If you're not a military history buff, you might not understand why historians stress divisions over other levels of organization in accounts of WWII battles. In a book or documentary, you'll more likely hear about the Screaming Eagles of the 101st Airborne division, not the 2nd Brigade of the 101st. The uncertainties of command and control are a major reason for why divisions were the atomic unit of battle for the US army in World War II. Every army is a bureaucracy, with the same limitations on the amount of flexibility you can allow into the organization without introducing too much chaos.

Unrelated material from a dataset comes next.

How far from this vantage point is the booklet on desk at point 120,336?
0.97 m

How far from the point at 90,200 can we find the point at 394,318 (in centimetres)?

The Army decided to make the division the smallest unit "capable of independent operations." Or, to put it another way, since the Army wanted to expect commanders at some level of the hierarchy to take the initiative, it decided to grant that latitude to the divisional commander. When assembling for battle, the Army could then attach or detach lower-level units (artillery, armor, etc.) to the division to modify its combat power. This model also made the lines of accountability clear more clear for success and failure on the battlefield, despite the tendency of junior and senior commanders to point fingers at each other.

Uncertainty shapes the way in which commanders make their plans. The more complex the plan, the more points at which it can break down. A chief defect of Yamamoto's plan for the invasion of Midway, for example, is his decision to break the fleet into four separate task forces. The probability that all four task forces arriving on station, as planned, was extremely low, leading many later commentators (including some Japanese admirals) to highlight  Japanese overconfidence (or "victory disease"). Had Yamamoto not scattered his ships and planes in this fashion, the Japanese fleet would have been better deployed to provide mutual protection while simultaneously executing strikes against the US fleet and Midway island.

How does a wargame simulate the risks that complex plans introduce? Frankly, most of them don't. You rarely see the importance of planning in actual combat, since units always take orders, they never get lost, and they don't encounter other mishaps when moving from point A to B. Wargames that do include the planning element, such as Fields Of Fire and the Tactical Combat Series, stand out starkly from the hundreds of other wargames that omit this feature.

Designers have some justification for not introducing too much randomness into the most basic tasks in a wargame, such as moving units around the map. Many of their customers complain loudly when a game doesn't allow this kind of unrealistic control over the battlefield, so designers are just responding to their market. To keep the experience of playing a wargame credible, you need to keep some element of randomness somewhere -- if not in the C3I aspects of the game, then in the combat results mechanics, or the timing of unit activation, or something else.